L'horizon a une fin
Une grosse Buick de couleur vert pomme file dans le soir qui tombe sur Los Angeles, au milieu du trafic de la Pacific Coast Highway, encore chargée à cette heure avancée. De la fumée s’échappe par la vitre à peine descendue. Dans la pénombre, à l’intérieur de la voiture, le visage faiblement teinté par les lumières du compteur de vitesse, Rose allume Lucky sur Lucky, seule, laissant derrière elle cette journée interminable qui marquait un tournant dans sa vie. Elle n’était pas rentrée chez elle. L’idée de retrouver sa chambre, son lit, la cuisine impeccablement tenue, le visage de Maria, la domestique que son mari avait engagée il y a des années, le jardin constellé de fleurs et d’arbustes, le visage compassé du gardien, tout cela lui donnait envie de fuir. C’est ce qu’elle a fait, sans l’ombre d’une hésitation, laissant en plan tous ces regards pleins de questions.
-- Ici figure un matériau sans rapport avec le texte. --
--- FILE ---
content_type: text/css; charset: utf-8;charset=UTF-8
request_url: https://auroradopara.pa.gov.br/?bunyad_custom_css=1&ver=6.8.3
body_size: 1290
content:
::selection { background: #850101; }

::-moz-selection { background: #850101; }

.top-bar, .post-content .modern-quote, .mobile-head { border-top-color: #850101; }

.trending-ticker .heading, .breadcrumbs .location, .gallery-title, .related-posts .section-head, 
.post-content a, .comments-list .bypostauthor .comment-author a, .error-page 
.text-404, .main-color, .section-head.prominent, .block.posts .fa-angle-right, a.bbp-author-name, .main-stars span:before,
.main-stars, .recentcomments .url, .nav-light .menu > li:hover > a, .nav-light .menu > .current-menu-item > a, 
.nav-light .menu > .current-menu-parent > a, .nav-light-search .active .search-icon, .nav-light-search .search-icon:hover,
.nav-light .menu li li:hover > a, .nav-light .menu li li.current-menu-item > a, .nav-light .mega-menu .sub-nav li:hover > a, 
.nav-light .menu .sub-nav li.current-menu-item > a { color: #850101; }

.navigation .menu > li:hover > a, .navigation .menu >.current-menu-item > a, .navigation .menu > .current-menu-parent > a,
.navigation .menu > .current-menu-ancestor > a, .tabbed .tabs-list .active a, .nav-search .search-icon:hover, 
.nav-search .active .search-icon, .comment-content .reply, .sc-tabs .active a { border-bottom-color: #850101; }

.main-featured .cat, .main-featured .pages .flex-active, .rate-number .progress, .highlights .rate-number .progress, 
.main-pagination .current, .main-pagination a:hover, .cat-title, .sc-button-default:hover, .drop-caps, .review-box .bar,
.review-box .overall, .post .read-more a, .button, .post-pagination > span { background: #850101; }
Une nouvelle vie, voilà ce qu’elle espère à présent. La radio de la Buick, cette voiture qui lui semble être la dernière chose qu’elle posséde vraiment, diffuse une chanson d’un français qu’elle n’a jamais entendu auparavant. Elle en comprend parfaitement les paroles. Une chanson de Dylan ou de The Voice, ce type qu’elle avait rencontré une fois et qu’elle avait immédiatement trouvé hautain, peu lui importaient la musique ou le texte, les paroles se mélangeaient toutes dans son esprit fatigué. Les mots racontaient la même chose. Une histoire. Son histoire. Celle qu’elle avait envie d’écrire.
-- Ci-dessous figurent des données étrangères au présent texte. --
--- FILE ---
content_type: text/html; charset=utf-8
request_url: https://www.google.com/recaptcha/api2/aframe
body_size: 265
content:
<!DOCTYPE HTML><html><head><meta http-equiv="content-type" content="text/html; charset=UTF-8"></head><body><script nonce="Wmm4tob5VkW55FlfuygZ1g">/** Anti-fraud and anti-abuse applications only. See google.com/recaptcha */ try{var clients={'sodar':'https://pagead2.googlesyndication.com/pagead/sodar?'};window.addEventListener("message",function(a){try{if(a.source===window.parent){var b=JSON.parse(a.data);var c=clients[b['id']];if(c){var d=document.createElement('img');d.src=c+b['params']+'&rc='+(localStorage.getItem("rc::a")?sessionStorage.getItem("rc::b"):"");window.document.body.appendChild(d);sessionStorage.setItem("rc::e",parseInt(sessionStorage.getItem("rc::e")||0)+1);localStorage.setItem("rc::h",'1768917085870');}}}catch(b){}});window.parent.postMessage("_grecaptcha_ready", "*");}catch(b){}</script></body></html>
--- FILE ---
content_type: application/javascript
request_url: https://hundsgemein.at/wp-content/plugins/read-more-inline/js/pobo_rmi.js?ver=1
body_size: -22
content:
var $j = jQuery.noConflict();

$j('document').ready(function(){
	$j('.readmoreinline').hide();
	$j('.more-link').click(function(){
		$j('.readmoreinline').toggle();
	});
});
Sur le pare-brise, comme un fantôme - mais était-ce un effet de la pluie qui semblait s’écraser sur sa route ? – le visage de Joe semblait la regarder avec insistance. « Qu’est-ce que tu fais, as-tu perdu la tête ? » Un balancement de l’essuie-glace à renvoyé dans le néant ce jour de novembre 1969, la bannière étoilée sur le bois du cercueil et les mains gantées de noir, tous ces gens qui peu à peu étaient devenus des étrangers, des lâches.
La Buick a fait une petite embardée en sortant de la Highway. Rose songea aux titres dans les journaux, la une du Washington Post, Kennedy shot dead. Si on la retrouvait coincée dans la ferraille de sa voiture, le visage ensanglanté et la respiration éteinte depuis des heures, qu’écrirait-on sur sa vie ? Au bout de quelques rues qu’elle connait bien, les phares ont éclairé la façade bleutée d’une maison, tout au bout d’une allée bordée de stipes qu’elle trouvait splendides. La lumière était allumée de partout dans la grande demeure. R. l’attendait avec une bouteille de Brandy. Rose laisse la clé sur le contact. Désormais, c’est là qu’elle vit.